In an attempt to shore up his support on the Tory right, as he positions himself as the natural successor to David Cameron, the London mayor called for the "Gordon Gekkos of London" to display their greed to promote economic growth.
Delivering the annual Margaret Thatcher lecture, Johnson also called for the return of a form of grammar schools.
He qualified his unabashed admiration for the "hedge fund kings" by saying they should do more to help poorer people who have suffered a real fall in income in recent years. But he moved to forge his own brand of Conservatism, which contrasts with the early modernising of the prime minister, by claiming that it was "futile" to try to end inequality.
In highly provocative remarks, Johnson mocked the 16% "of our species" with an IQ below 85 as he called for more to be done to help the 2% of the population who have an IQ above 130.
"Whatever you may think of the value of IQ tests it is surely relevant to a conversation about equality that as many as 16% of our species have an IQ below 85 while about 2% " he said as he departed from the text of his speech to ask whether anyone in his City audience had a low IQ. To muted laughter he asked: "Over 16% anyone? Put up your hands." He then resumed his speech to talk about the 2% who have an IQ above 130.
Johnson then told the Centre for Policy Studies think tank, which helped lay the basis for Thatcherism in the 1970s: "The harder you shake the pack the easier it will be for some cornflakes to get to the top."
I worry that there are too many cornflakes who arent being given a good enough chance to rustle and hustle their way to the top. We gave the packet a good shake in the 1960s; and Mrs Thatcher gave it another good shake in the 1980s with the sale of the council houses. Since then there has been a lot of evidence of a decline in social mobility, as Sir John Major has trenchantly pointed out.
Johnson moved to associate himself with what were seen as the excesses of 1980s Thatcherism as he said: "I stress I don't believe that economic equality is possible; indeed some measure of inequality is essential for the spirit of envy and keeping up with the Joneses that is, like greed, a valuable spur to economic activity."
He made clear, however, that Thatcherism needed to be updated for the 21st century. "I hope there is no return to the spirit of loadsamoney heartlessness figuratively riffling banknotes under the noses of the homeless and I hope that this time the Gordon Gekkos of London are conspicuous not just for their greed, valid motivator though greed may be for economic progress, as for what they give and do for the rest of the population, many of whom have experienced real falls in their incomes over the last five years."
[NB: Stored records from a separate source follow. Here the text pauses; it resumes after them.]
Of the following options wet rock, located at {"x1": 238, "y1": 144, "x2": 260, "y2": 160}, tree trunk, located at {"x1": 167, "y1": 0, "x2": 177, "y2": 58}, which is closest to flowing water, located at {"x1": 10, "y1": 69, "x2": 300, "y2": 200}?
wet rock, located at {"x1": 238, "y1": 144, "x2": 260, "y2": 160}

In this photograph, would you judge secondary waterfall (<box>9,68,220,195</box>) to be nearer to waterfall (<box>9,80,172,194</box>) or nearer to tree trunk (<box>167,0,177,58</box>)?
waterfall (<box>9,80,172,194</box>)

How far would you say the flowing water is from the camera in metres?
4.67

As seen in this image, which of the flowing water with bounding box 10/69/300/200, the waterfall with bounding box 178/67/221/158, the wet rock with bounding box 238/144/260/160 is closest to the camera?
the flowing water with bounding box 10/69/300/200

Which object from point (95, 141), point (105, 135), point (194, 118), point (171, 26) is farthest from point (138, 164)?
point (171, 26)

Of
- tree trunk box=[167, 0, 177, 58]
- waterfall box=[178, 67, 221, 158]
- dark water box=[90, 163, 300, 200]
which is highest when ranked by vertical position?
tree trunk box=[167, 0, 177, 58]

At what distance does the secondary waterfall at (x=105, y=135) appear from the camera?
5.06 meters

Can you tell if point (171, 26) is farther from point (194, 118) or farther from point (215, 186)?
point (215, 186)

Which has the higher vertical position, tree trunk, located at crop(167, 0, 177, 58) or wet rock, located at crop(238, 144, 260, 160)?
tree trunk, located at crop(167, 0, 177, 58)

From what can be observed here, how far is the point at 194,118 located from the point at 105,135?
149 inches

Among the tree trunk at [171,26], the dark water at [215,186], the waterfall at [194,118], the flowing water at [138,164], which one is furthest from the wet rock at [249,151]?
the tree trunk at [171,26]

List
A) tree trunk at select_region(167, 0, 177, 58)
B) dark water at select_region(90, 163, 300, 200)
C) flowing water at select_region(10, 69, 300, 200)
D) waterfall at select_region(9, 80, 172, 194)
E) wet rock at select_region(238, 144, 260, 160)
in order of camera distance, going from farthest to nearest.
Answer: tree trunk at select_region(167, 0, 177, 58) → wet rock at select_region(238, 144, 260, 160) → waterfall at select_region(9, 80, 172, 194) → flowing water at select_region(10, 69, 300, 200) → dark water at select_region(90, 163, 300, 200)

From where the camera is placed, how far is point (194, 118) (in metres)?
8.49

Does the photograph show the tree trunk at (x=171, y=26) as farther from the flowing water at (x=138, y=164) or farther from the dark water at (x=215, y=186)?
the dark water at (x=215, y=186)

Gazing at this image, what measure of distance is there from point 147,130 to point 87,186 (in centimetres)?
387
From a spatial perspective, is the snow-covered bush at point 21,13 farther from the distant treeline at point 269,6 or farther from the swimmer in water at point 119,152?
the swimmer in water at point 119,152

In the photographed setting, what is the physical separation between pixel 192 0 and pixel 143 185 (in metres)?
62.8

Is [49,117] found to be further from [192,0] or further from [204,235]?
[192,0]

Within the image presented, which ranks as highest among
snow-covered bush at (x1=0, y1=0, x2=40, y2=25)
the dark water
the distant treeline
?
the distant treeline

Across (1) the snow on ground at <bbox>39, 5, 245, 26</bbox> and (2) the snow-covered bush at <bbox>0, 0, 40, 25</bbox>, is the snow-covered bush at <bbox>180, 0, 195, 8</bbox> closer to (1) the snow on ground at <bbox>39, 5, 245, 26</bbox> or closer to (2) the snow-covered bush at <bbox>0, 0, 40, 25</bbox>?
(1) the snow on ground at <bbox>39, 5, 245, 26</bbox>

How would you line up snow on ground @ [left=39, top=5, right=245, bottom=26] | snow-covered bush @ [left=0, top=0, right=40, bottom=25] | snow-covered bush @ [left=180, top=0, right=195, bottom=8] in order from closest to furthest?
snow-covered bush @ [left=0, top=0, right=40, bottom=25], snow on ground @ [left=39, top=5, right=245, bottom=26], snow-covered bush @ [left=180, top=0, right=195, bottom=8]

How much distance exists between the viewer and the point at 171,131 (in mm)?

On the politically sensitive issue of inequality Johnson warned that the growing competition Britain faced in a globalised economy meant that inequality would deepen. He said: "No one can ignore the harshness of that competition, or the inequality that it inevitably accentuates, and I am afraid that violent economic centrifuge is operating on human beings who are already very far from equal in raw ability, if not spiritual worth."
Johnson called for the rich to be hailed for their contribution to paying for public services as he said that the top 1% of earners contribute 30% of income tax. "That is an awful lot of schools and roads and hospitals that are being paid for by the super-rich. So why, I asked innocently, are they so despicable in the eyes of all decent British people? Surely they should be hailed like the Stakhanovites of Stalin's Russia, who half-killed themselves, in the name of the people, by mining record tonnages of coal?"
The mayor added: "It seems to me that though it would be wrong to persecute the rich, and madness to try and stifle wealth creation, and futile to stamp out inequality, we should only tolerate this wealth gap on two conditions. One, that we help those who genuinely cannot compete; and two, that we provide opportunity for those who can."